Of course, acting isn’t all accents. All three women are bringing home A-grade performances. It’s needed when you’re dealing with such heavy subject matter, so that makes sense. Director Natalie Erika James clearly knows what she’s doing. The direction had really great tension and rhythm, with each performance being nuanced and unique. The cinematography by Charlie Sarroff, returning from Creswick (2017) gave a suitably chilling and unsettling look to the whole film. The third act dealt with a lot more darkness than the rest of the film, so I can only imagine how hard it would have been to balance true darkness with visibility.


The house felt suitably labyrinthian, even when it wasn’t literally. I listened to an interview with the director talking about how it was inspired by her own fear of a family house, and if that house was anything like THIS house, I would’ve also been scared. Get the hell out of that house, damn it! Dementia or no, get out of the spooky scary house!

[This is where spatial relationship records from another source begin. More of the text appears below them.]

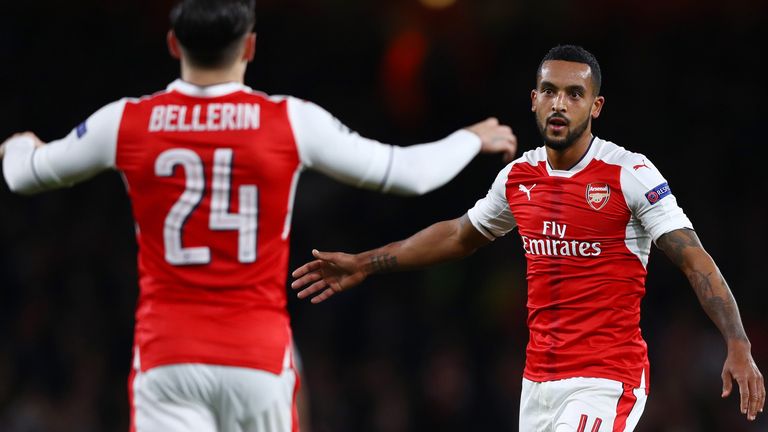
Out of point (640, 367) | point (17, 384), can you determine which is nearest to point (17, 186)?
point (640, 367)

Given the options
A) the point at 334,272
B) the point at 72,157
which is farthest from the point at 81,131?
the point at 334,272

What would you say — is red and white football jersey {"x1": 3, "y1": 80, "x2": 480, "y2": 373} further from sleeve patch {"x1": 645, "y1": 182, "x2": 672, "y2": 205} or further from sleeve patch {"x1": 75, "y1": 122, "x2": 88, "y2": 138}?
sleeve patch {"x1": 645, "y1": 182, "x2": 672, "y2": 205}

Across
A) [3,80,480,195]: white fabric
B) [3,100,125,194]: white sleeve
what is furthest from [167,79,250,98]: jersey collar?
[3,100,125,194]: white sleeve

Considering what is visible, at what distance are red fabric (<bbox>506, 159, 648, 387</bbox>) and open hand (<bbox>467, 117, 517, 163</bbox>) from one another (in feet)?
3.27

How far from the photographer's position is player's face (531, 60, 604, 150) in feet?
18.0

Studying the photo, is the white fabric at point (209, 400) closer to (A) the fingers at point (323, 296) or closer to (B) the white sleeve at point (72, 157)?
(B) the white sleeve at point (72, 157)

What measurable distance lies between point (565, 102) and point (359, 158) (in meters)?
1.85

Pictured: If there's so much black mould that it's now growing on you, then it's time to just burn the whole house down.

9/10


FUN

There really are different types of spooky scaries. There are the spooky scaries you watch with friends and you shriek and spill popcorn and have a genuinely good time. And then there’s the spooky scaries you try to watch with friends but you all end up feeling uncomfortable by the end of it. No one's denying it wasn’t good, it just… wasn’t a group activity. The best example of that second category in recent memory would be Hereditary (2018). Amazingly good film; will never watch again.


Now I’m not saying I wouldn’t watch Relic (2020) again. Frankly, I kind of think I have to. What I am saying is don’t invite your girlfriend over and hope she’s gonna get scared and cuddle up, because by the end she’s just gonna end up calling her grandma because she doesn’t see her enough.